The sounds they make range from a pig-like grunt to an aggressive bellow.
Always stay at least 25 yards (23 m) away from bison. Give bison space when they are near a trail or in a developed area. If need be, turn around and go the other way to avoid interacting with a bison in close proximity. Approaching bison threatens them, and they may respond by putting up their tail, bluff charging, head bobbing, pawing, bellowing, or snorting. These are warning signs that you are too close and that a charge is imminent. Do not stand your ground. Immediately walk or run away from the animal.
The rut, or mating, season lasts from late June through early September with peak activity in July and August. At this time, the older bulls rejoin the herd and fight each other for breeding rights. The herd is very restless during the rut and this is when they are most dangerous.

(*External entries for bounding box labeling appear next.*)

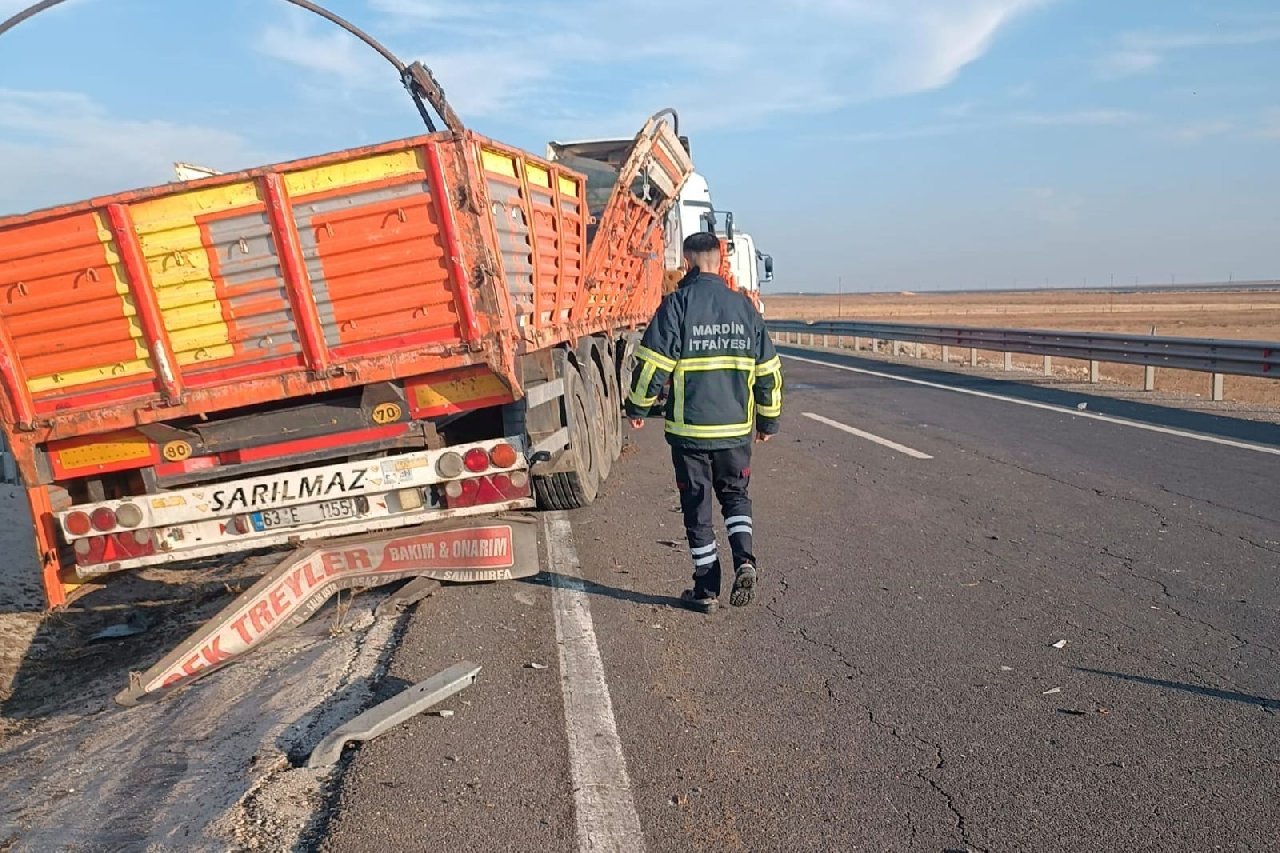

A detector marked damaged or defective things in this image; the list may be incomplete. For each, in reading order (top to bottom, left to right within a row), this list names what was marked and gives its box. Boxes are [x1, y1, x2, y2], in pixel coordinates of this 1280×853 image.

broken metal bracket [305, 660, 481, 768]
cracked asphalt [322, 348, 1280, 850]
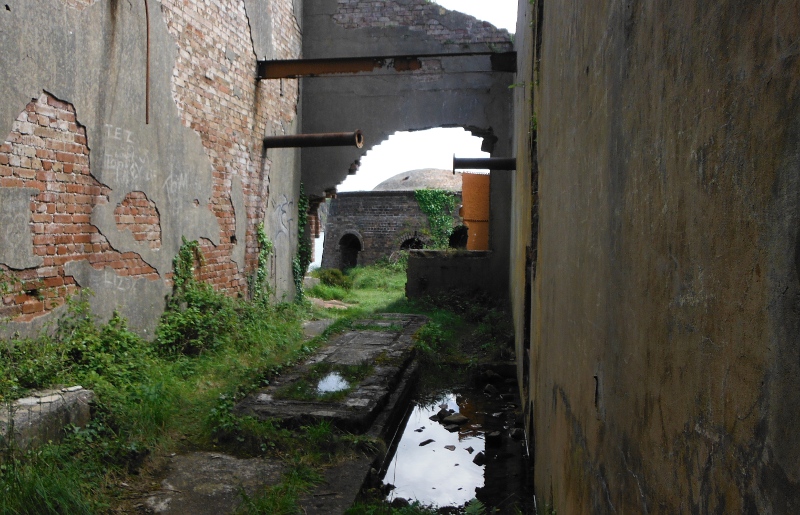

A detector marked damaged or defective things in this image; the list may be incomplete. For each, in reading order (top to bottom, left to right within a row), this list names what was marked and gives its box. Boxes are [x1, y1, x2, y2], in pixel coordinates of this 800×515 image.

corroded metal beam [258, 51, 520, 79]
rusty pipe [264, 131, 364, 149]
corroded metal beam [262, 131, 366, 149]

Calves, born about nine months later in April or May, generally weigh 30 to 70 pounds. They have reddish-brown fur and do not have the conspicuous hump of the adult. After a few months, the fur begins to change to chocolate brown and the hump begins to develop.
Cultural Significance and Conservation
Wind Cave, also called Oniya Oshoka or Maka Oniye, is a significant place in the Lakota tradition. In Lakota oral tradition, not only were the first humans born from the cave, but the first bison came from the cave as well. This oral tradition highlights the close connection that plains tribes had, and continue to have, with bison.
In 1800, it was estimated there were 40 million bison, by 1883, there were few wild bison in the United States - most were in Yellowstone National Park. By 1900, there were less than a thousand left in North America. The majority of the forty million animals were killed in a fifty-five year period, beginning in 1830. Many people denounced the slaughter; few did anything to stop it. Fortunately, a small, devoted group of conservationists managed to save a few hundred.
In 1913, the American Bison Society sent 14 bison from the New York Zoological Gardens (now the Bronx Zoo) to Wind Cave. An additional six bison were sent to the park in 1916 from Yellowstone National Park. It is from these bison that Wind Cave's herd is descended from.
During mating season, known as the rut, male "bellows" are commonly heard. These bellows have been compared as to revving up an old Chevy truck! It is believed that these bellows announce the male's presence and establish dominance within the herd.